### Assigned task
Your reply should set down word for word each line below from the one with "Засаждане на дървесна, храстова" through the final line, both included, but none of the pictures.

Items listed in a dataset
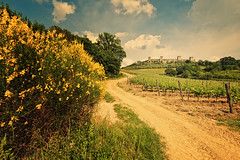 Monteriggioni (Allard One) Tags: trees italy plants nature architecture clouds rural vintage way landscape town spring nikon path curves farming scenic may panoramic retro foliage tuscany vista siena geography toscana toscane monteriggioni lente region fortress eclectic italie hilltop harsh bold gettyimages 2012 portaromana 1213 extremewideangle hillock toning comune 14mm famousplace locallandmark nationallandmark touristdestination nikcolorefexpro wineranks d700 medievalwalledtown nikond700 vergeeld nikkor1424mmf28 portafiorentina mediterraneancountry nikonfx allardone allard1 duohardstrak fullframepower 14towers winefarming allardschagercom surroundingstonewall monteala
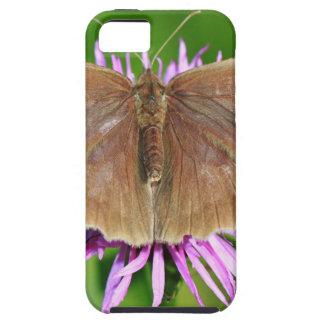 Brown Butterfy en la flor iPhone 5 Carcasas
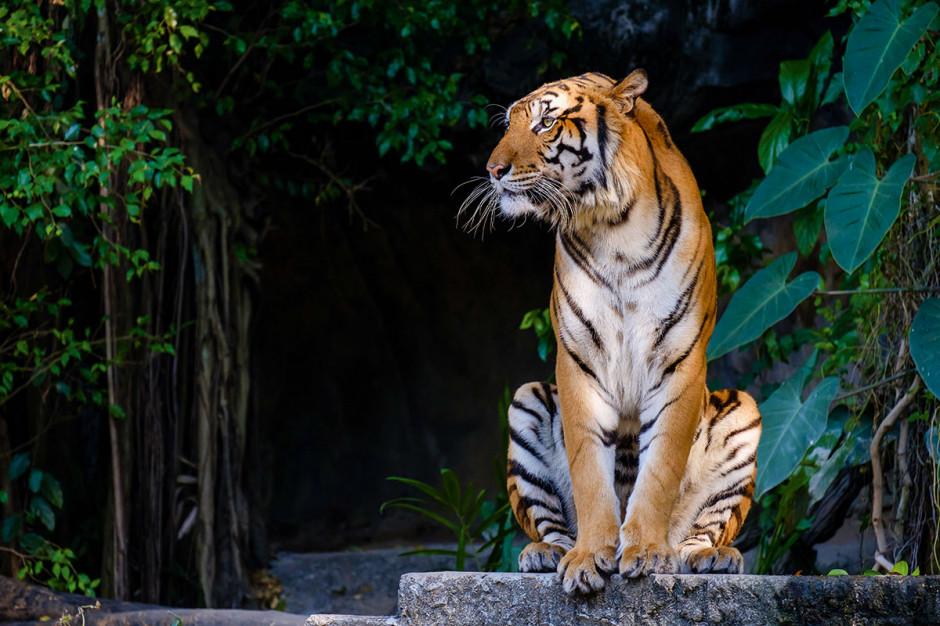 Indonezja: Azjatyckiemu tygrysowi smakuje europejska żywność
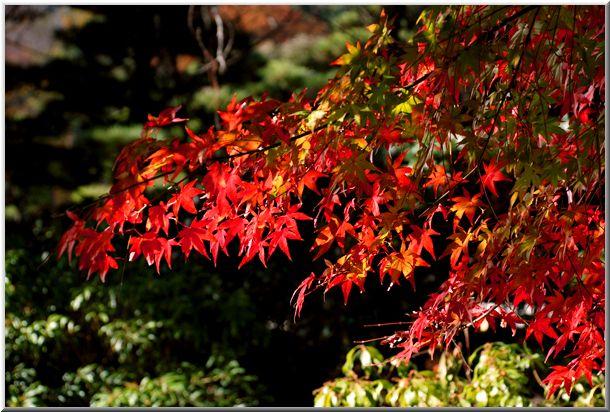 三渓園の紅葉(横浜市中区)_d0123528_2023413.jpg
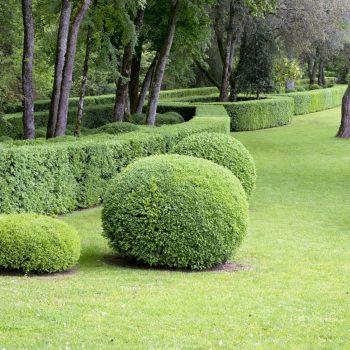 Засаждане на дървесна, храстова и цветна растителност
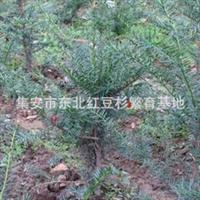 东北红豆杉籽播苗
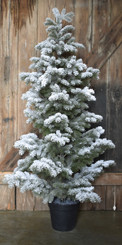 SNOW FLOCKED PINE TREE - MD - 56""
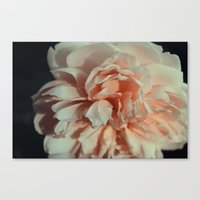 Wildeve Rose No. 1 Canvas Print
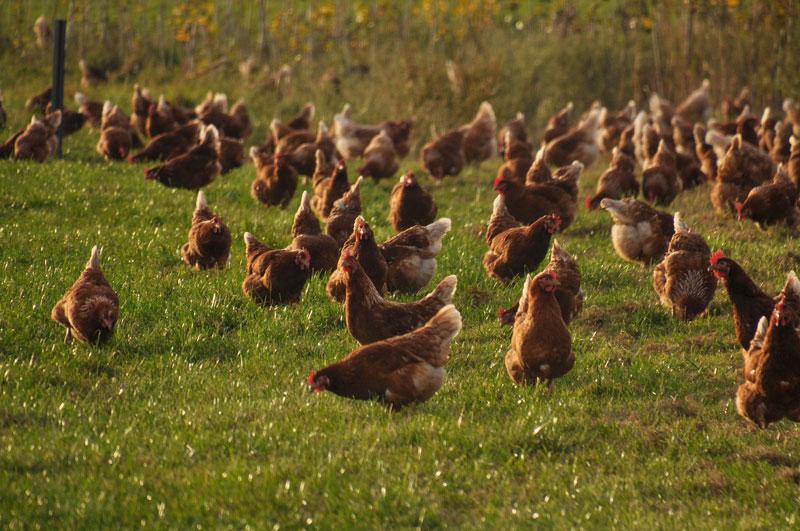 hühner-wiese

### Written reply
 Засаждане на дървесна, храстова и цветна растителност
 东北红豆杉籽播苗
 SNOW FLOCKED PINE TREE - MD - 56""
 Wildeve Rose No. 1 Canvas Print
 hühner-wiese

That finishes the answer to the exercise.